On the whole, Babylon and Ada perform a similar set of functions in a roughly similar way. There is a level of technical disagreement about how these apps function—whether system modeling can properly be described as AI, how best to measure output accuracy, and how these systems were initially funded and produced. Each of these functional factors raises distinct ethical and legal questions. In the following section, we outline 2 such questions—entrenched bias and professional responsibility.


Overview

In the previous section, we provided an overview of the AISympCheck app. We summarized the functions and conceptual orientation of 2 such apps—Babylon and Ada. In this second part of the viewpoint, we turn to some of the ethical and legal challenges likely to be associated with the proliferation of AISympCheck apps. While an active and growing literature considers the ethical and legal issues raised by the adoption of generalized mHealth apps [32], considerations specific to symptom checker apps have received considerably less attention. Less still has been written on ethical and legal questions that might be particular to the subset of apps powered by AI, though media and activist attention given to certain high-profile AI-powered apps, such as Babylon and Ada, appears to have stimulated a certain level of interest in the field [33]. We focus here on 2 sets of issues that, while challenges for mHealth generally, may have particularly salient implications for AISympCheck apps—entrenched bias and professional responsibility.

Entrenched Bias

It is well understood that bias, both implicit and explicit, is a persistent and troubling feature of modern health care [34]. Perhaps its most pernicious source is in its relationship to a wide array of social demographic factors, usually called the social determinants of health. These include factors such as race, immigration status, income, and educational attainment, each of which track closely with an individual’s capacity to care, benefit from treatment, and experience complications [35]. Demographic factors also correlate closely with health status and the risk that individuals will become ill in the first place, a reality painfully and unambiguously exposed during the COVID-19 pandemic [36]. Any novel health intervention or technology is likely to raise concerns about its intersection with existing lines of oppression and inequality. Those most vulnerable and most in need of access to improvements in health care delivery are also often those least able to benefit from them.

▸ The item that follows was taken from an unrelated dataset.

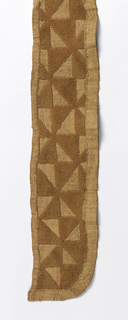 Long narrow band made from three shorter pieces stitched together. Embroidered pile in natural raffia color in repeating pattern of rotated triangles.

This is almost certain to be the case in the field of mHealth, in which factors such as income, health literacy, and level of comfort with technology, are likely to have an enormous impact on the capacity of individuals to make use of and benefit from even the most effective and widely available tools [37]. Individuals who are unable to afford a smartphone, for example, are, as per the definition, excluded from the possibility of benefitting from most mobile apps. Likewise, persons with a low level of health or technological literacy might, even where mobile technologies are accessible to them, be unable to effectively use these systems in a beneficial or productive way. Notably, AI systems could be designed in such a way that they identify and correct biased decision-making by reporting to users when a training data set is demographically unrepresentative or otherwise flawed. This solution, though, can only do so much. Reporting that a system relies on unrepresentative training data does not repair the data itself, nor does it answer the question of how much bias is acceptable in the relevant decision-making endeavor. These concerns are surely relevant in the context of AISympCheck apps, though they also take on a secondary and confounding character.

Artificially intelligent systems often face what is sometimes described as a “black box” or inscrutability problem [38]. Much of our most technologically sophisticated AI learns and improves in function over time [39]. It does so by virtue of highly complex, layered programming designed to loosely replicate human neuronal processes [40]. AI systems using machine learning techniques, for example, require minimal human instruction and supervision. These systems, when provided sufficient data, will identify and interpret patterns in a manner similar to human reasoning, though usually significantly more efficiently. Numerous commenters note that this manner of functioning raises serious concerns that AI systems will produce biased decisional outcomes [7]. Bias in this context is likely to originate from the data on which AI systems are trained. Owing to bias preexisting in the health care system, it may be that AI models will work to replicate and entrench inequalities that produce disparate outcomes, rather than remedying them. The essential nature of this problem is often summarized by commenters as the “garbage in, garbage out” phenomenon [41]. Artificially intelligent systems trained on biased data are likely to produce decisional outputs that by necessity reflect that bias.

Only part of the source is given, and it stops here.